I don’t have a professional problem with FarmVille and the many games that clone it/it cloned, though I’m personally no fan of Zynga’s unsmiling Metrics > Creativity mentality. If people want to play these games, fine: they’re not getting in the way of our games.
Making known trad. gaming IPs into FarmVille clones is where matters get a little more complicated. The rampant mentality in Facebook game-land right now is that you need an established brand if your game is going to stand out amongst the frighteningly similar crowd. This certainly makes sense for something like FIFA, or even Civ – something the public at large are aware of, on some level. When it’s a semi-obscure game like Evil Genius, though, it just seems like pointlessly dicing with veteran players’ fondness for the sake of leveraging an IP that has absolutely no resonance for the vast majority of the intended audience.

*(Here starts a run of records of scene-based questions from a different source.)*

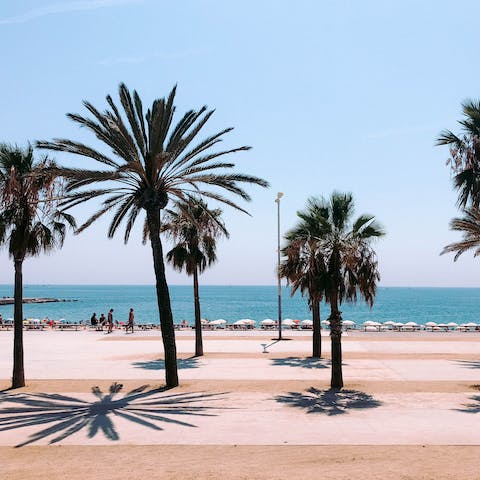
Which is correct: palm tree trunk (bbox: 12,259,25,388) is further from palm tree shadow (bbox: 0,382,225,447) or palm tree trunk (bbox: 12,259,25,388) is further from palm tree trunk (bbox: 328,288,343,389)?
palm tree trunk (bbox: 328,288,343,389)

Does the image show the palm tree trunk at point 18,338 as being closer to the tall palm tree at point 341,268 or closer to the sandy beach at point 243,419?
the sandy beach at point 243,419

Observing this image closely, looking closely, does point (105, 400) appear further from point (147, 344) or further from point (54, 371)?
point (147, 344)

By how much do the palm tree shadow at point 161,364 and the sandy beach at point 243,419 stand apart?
0.19 feet

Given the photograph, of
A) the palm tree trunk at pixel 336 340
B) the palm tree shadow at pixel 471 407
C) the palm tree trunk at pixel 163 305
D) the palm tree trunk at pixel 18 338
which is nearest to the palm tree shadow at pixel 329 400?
the palm tree trunk at pixel 336 340

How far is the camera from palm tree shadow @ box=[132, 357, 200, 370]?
22.8 m

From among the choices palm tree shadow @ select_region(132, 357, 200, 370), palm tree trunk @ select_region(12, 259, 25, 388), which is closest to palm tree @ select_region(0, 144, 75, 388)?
palm tree trunk @ select_region(12, 259, 25, 388)

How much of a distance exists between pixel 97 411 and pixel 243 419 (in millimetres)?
4401

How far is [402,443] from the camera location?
11.1m

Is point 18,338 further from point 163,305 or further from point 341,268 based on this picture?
point 341,268

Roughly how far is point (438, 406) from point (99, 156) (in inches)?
559

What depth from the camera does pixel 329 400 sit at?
1560 centimetres

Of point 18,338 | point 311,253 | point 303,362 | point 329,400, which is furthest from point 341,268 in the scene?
point 18,338

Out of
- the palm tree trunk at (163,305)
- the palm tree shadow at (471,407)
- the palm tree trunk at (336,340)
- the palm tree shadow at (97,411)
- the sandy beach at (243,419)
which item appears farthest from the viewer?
the palm tree trunk at (163,305)

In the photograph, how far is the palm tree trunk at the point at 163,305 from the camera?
18.1m
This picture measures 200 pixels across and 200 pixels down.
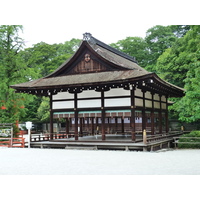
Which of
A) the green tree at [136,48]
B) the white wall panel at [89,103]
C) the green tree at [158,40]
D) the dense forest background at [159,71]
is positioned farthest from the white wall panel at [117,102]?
the green tree at [136,48]

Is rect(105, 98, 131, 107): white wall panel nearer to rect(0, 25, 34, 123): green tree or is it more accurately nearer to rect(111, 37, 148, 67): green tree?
rect(0, 25, 34, 123): green tree

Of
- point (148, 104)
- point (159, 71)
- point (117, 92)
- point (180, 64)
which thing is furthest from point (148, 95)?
point (159, 71)

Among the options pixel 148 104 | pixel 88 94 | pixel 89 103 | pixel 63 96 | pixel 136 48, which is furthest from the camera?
pixel 136 48

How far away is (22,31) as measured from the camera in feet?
89.2

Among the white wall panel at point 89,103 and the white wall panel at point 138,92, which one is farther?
the white wall panel at point 89,103

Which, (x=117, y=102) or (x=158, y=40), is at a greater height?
(x=158, y=40)

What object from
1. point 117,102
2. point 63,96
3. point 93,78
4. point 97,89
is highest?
point 93,78

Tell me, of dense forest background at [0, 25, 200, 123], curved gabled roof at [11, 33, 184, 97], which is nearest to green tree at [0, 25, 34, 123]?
dense forest background at [0, 25, 200, 123]

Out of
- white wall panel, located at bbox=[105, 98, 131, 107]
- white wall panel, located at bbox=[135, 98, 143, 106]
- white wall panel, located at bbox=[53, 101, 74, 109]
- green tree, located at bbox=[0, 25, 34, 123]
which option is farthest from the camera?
green tree, located at bbox=[0, 25, 34, 123]

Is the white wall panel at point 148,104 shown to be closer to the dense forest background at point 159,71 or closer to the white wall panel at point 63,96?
the dense forest background at point 159,71

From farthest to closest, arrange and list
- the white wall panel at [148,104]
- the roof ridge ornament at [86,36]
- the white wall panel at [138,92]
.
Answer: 1. the roof ridge ornament at [86,36]
2. the white wall panel at [148,104]
3. the white wall panel at [138,92]

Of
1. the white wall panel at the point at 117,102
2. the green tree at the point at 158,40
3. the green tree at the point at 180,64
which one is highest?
the green tree at the point at 158,40

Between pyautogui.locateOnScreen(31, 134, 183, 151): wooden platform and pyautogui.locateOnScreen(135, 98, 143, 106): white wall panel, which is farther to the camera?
pyautogui.locateOnScreen(135, 98, 143, 106): white wall panel

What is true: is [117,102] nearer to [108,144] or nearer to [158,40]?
[108,144]
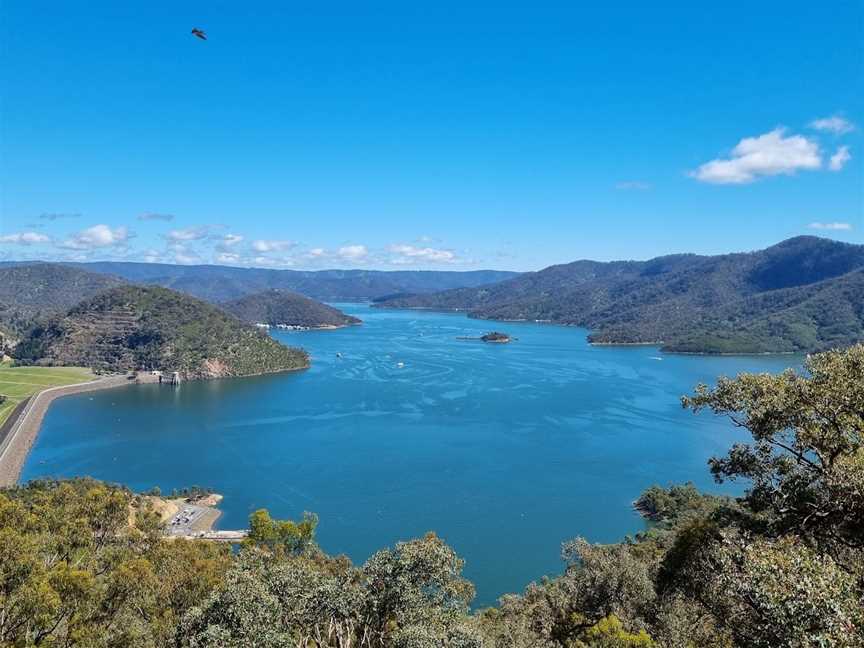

Evil Genius, the Facebook game, is an exceptionally strange affair. On paper, it retains the key elements of the charming but flawed original: build a base, send out minions on global missions of malfeasance and, above all, generate infamy and wealth. Expand, essentially.
That’s all there still, in boiled-down, one click fashion. The trouble here is that those concepts are almost horrifyingly well-suited to the collectormania that drives the bulk of Facebook games. Click, click, click, click to unlock to click to unlock to click to unlock: every click gains you some key resource but simultaneously depletes another (primarily, minions). If you run out of a resource, you can chuck some real-life money to the evil geniuses at a microtransaction company to get your grubby little hands on more. Otherwise, just wait until tomorrow and your stocks will have replenished enough to burn another half hour on this for free.
Of course, none of this has happened by accident: it’s Rebellion jumping onto the same bandwagon as everyone else, which they’re 100% entitled to do. I just wish they weren’t doing it by reducing a game a bunch of people are fond of a mindless, money-making clickfest that they could have stuck any old name onto instead. Foolish to wish otherwise, of course: leveraging the brand is, again, the done thing, and the shareholders will be pleased. Did Dr Evil have shareholders? I suspect not.
In Evil Genius’ favour, it’s definitely one of the more attractive and characterful takes on ‘Ville games I’ve seen, and whether or not it’s a satisfying game for Evil Genius fans (it’s not), it genuinely attempts to make the formula thematically suited to the license. Oh, and the use of the original game’s music offers a vaguely pleasing nostalgia-tickle. I hope, however, to never hear anything of it ever again.